== BRANO DI PARTENZA ==

Dove non arriva la storia, si ricorre alla fantasia, costruendo tradizioni e leggende che attraversano il tempo e lo spazio. È il destino dei Pelasgi, il popolo che affonda le origini nel mito e ritenuto, secondo i Greci, artefice delle possenti, titaniche mura poligonali, diffuse nell’Italia centro- meridionale, in Grecia e in Anatolia. Ma cosa lega la città di Spina ai Pelasgi? “Parliamo dell’arrivo dei Pelasgi a Spina, ovvero il mito fondante dell’origine stessa degli Etruschi agli occhi dei Greci. Un complesso coagulo di racconti che hanno contribuito nei millenni ad alimentare il cosiddetto mistero degli Etruschi”, comincia così Valentino Nizzo nell’introdurre il nuovo tema che, spiega, “incredibilmente ancora oggi tocca corde identitarie tutt’altro che sopite nelle quali il mito si intreccia e si confonde con la storia o, sarebbe meglio dire, con la sua manipolazione ideologica. Ho dedicato molti articoli e una monografia a queste tematiche; ne ho parlato in molti video e conferenze, quasi sempre accompagnate da strascichi di sterili polemiche, non prive di interesse per quanti si occupano di storia della mentalità e di persistenza contemporanea della questione pelasgica. Nel video provo a riassumere il tutto in circa 10 minuti, girati volutamente davanti al tempio etrusco-italico di Alatri, un luogo quest’ultimo ancora oggi legato al falso mito delle città pelasgiche”.

===

• _CONSEGNA_
Rispondi a queste domande sul brano dedicato ai Pelasgi:
(a) Secondo i Greci, di quali mura i Pelasgi sarebbero stati gli artefici?
(b) In circa quanti minuti Valentino Nizzo prova a riassumere il tutto nel video?
(c) Davanti a quale tempio è stato girato il video?
Le righe seguenti sono materiale a parte, distinto dal brano.

== INFORMAZIONI FORNITE ==

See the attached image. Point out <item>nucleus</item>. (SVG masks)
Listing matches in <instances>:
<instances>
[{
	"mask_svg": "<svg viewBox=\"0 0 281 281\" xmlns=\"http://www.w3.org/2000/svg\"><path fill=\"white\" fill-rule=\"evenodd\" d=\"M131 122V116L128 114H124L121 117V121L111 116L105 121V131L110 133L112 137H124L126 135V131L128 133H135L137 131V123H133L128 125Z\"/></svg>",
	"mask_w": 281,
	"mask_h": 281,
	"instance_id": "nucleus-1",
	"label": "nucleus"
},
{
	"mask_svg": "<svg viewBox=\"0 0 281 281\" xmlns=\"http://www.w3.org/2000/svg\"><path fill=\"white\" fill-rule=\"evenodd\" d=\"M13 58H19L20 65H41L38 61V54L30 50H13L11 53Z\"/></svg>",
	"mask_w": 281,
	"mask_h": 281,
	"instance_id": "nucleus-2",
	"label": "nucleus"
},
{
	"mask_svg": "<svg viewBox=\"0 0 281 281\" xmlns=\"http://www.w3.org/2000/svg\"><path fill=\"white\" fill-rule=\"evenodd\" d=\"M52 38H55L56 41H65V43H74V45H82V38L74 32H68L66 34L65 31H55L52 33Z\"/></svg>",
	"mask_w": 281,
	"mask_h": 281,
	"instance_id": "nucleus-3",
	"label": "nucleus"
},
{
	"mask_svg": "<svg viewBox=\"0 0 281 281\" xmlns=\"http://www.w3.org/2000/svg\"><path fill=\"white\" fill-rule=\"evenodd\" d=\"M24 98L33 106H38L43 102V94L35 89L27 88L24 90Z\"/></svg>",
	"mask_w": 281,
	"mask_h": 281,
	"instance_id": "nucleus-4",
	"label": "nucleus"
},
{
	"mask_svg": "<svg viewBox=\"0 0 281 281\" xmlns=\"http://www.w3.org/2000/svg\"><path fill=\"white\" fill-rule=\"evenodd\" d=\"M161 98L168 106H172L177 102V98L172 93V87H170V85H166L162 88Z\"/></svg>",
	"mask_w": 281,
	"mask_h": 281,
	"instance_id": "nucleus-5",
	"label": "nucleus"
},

===

• _SOLUZIONE_
(a) Delle possenti, titaniche mura poligonali.
(b) In circa 10 minuti.
(c) Davanti al tempio etrusco-italico di Alatri.